The third quality of F.A.S.T. Talk is shared communication. Shared communication is collaborative. And we can show this in the words we choose, words such as we, us, our, and together.

Here's an example of collaborative language at work. Not long ago, I spoke at a Governor's Conference for the state of Virginia. One of the organizers, Charlotte Anders, did such a great job of being intentional in using collaborative language in her correspondence with me. On Tuesday, April sixth, I had sent Charlotte an e-mail saying that our office would make a Friday deadline, even if it was close to midnight! Within minutes, she zipped back an e-mail saying, "I understand. I know what you mean. You and I have something in common. Deadlines sneak up on me too." Charlotte used the shared language. She used her words to bond with me --- over our looming deadlines!

How effective it is to use language to say we have something in common. How effective it is to use language that shows understanding. How effective it is to use language that helps us talk "from the same side of the table".

A second strategy for shared communication is to approach situations with the perspective of, "How can I be helpful to you?" Consistently ask, what can I do for you or what do you need from me?

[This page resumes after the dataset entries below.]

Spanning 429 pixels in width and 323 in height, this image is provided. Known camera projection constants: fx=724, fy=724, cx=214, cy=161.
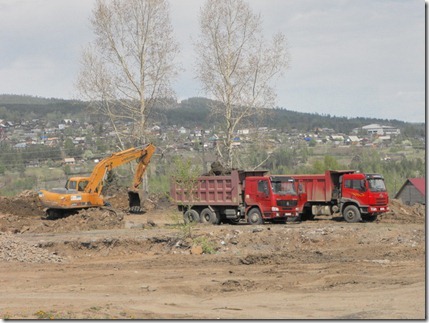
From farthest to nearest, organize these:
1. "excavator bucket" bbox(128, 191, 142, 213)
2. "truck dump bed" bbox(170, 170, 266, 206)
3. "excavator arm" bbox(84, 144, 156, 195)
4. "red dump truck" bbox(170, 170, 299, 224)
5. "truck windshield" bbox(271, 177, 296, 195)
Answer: "excavator bucket" bbox(128, 191, 142, 213) < "excavator arm" bbox(84, 144, 156, 195) < "truck dump bed" bbox(170, 170, 266, 206) < "truck windshield" bbox(271, 177, 296, 195) < "red dump truck" bbox(170, 170, 299, 224)

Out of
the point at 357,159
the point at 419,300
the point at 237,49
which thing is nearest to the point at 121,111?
the point at 237,49

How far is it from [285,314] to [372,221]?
68.9 feet

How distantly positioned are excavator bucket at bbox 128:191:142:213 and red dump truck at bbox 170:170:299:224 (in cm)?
537

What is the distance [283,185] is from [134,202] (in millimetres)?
10029

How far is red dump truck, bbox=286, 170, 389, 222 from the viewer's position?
32.9 metres

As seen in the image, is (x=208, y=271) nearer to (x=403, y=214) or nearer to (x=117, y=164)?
(x=117, y=164)

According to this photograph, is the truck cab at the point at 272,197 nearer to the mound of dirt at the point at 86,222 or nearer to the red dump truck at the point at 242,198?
the red dump truck at the point at 242,198

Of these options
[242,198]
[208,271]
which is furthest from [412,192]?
[208,271]

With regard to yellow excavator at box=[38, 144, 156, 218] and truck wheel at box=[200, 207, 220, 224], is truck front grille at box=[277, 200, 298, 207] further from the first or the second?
yellow excavator at box=[38, 144, 156, 218]

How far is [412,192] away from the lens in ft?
226

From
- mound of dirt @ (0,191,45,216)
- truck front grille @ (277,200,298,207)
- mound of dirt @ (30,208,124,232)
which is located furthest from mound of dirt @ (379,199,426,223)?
mound of dirt @ (0,191,45,216)

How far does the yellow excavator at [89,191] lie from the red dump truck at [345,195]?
9.11 meters

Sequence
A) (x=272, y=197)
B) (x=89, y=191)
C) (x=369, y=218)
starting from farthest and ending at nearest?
(x=89, y=191) → (x=369, y=218) → (x=272, y=197)

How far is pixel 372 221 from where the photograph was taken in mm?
34375
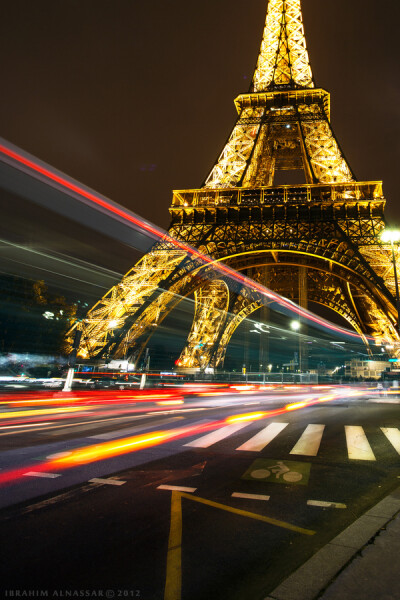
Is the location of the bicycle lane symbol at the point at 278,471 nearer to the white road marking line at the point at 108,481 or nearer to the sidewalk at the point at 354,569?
the sidewalk at the point at 354,569

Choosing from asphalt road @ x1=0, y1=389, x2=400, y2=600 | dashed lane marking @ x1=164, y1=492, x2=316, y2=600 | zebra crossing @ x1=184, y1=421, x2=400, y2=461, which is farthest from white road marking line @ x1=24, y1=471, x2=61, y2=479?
zebra crossing @ x1=184, y1=421, x2=400, y2=461

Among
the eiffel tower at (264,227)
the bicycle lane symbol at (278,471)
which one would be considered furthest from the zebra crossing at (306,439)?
the eiffel tower at (264,227)

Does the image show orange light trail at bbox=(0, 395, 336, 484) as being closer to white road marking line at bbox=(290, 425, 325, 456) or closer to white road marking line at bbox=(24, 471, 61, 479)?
white road marking line at bbox=(24, 471, 61, 479)

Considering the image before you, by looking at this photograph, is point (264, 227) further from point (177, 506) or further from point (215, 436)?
point (177, 506)

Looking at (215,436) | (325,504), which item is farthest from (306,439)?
(325,504)

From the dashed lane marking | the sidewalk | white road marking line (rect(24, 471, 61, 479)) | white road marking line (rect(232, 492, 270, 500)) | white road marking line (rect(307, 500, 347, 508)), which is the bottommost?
white road marking line (rect(24, 471, 61, 479))
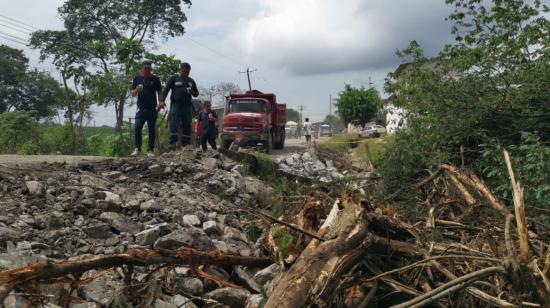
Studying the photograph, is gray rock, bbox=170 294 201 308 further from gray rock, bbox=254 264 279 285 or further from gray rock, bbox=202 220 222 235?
gray rock, bbox=202 220 222 235

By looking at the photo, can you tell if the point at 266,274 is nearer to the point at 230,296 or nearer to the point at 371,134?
the point at 230,296

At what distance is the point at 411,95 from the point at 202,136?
14.9 feet

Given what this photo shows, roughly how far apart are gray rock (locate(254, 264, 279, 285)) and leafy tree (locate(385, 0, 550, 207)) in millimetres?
4917

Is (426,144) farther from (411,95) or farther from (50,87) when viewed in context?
(50,87)

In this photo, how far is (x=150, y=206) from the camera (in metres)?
5.62

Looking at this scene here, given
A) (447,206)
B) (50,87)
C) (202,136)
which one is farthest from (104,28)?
(447,206)

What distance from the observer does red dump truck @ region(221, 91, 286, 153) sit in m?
18.7

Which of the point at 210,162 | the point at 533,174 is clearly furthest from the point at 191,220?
the point at 533,174

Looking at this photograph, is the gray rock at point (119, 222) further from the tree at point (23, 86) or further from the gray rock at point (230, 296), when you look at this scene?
the tree at point (23, 86)

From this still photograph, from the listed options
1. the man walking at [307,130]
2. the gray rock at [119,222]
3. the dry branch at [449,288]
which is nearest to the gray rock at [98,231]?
the gray rock at [119,222]

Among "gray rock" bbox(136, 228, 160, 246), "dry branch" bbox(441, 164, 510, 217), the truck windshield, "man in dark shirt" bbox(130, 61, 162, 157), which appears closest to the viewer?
"dry branch" bbox(441, 164, 510, 217)

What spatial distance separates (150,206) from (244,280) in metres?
2.22

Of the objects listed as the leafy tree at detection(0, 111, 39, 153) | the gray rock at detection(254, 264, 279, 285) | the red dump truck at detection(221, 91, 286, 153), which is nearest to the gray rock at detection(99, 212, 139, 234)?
the gray rock at detection(254, 264, 279, 285)

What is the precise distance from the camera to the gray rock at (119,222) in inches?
194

In working with the Drake Lady Bulldogs basketball team, I often saw this perspective at work in the players. Haley Sames, a forward, would skin her knees time and time again diving for the ball to save someone else from a turnover. Her sacrifices for other players built trust and loyalty.

The perspective of "How can I be helpful to you?" disarms. It protects. It cares. The message is that, I'm willing to take care of you before taking care of myself. A colleague Michele Matt says, "A good leader creates an environment where everyone wants to improve the team as a whole as well as themselves." "How can I be helpful to you?" strengthens relationships.

This next story so beautifully illustrates this point. It comes from a letter that I received from a reader of one of my books. She shares the story about how a stranger in her life chose to initiate, "How can I be helpful to you?" and the positive enduring influence that it has had in her life. These are her words.

"It was the Wednesday before Thanksgiving during morning rush hour and there was a pouring rain. I had learned the night before that my sixteen-year old son had a malignant and rare tumor on his back. I chose to withhold the information from everyone until after the holiday. However, I was on my way to the library to learn more about this cancer. I stopped for gas at an unfamiliar service station that was very busy. After pumping the gas, I went inside and had to wait for a mechanic to get out from under a car to come take my money. I wasn't in a good mood. He looked at me and said, "cheer up - tomorrow is Thanksgiving." I muttered back, "not a good day..." And I returned to my car. I turned on the ignition and looked up. Good grief. The grease-smeared mechanic was standing in the pouring rain, tapping on my window. I rolled down the window. With a big genuine smile on his face, the mechanic handed me a small bouquet of flowers. "Maybe these will help you through the day," he said. I was shocked. What did I convey to this man to receive such a glorious response? There had been virtually no conversation, but he knew and cared that I was in pain. This business is out of the way for me, but it is the only place that my car goes for gas or maintenance. The wonder of a carnation and a few daisies. In my job as an airline reservationist, I talk with over 100 people every day. Now my goal is to leave at least three of these people with the feeling of having received a bouquet."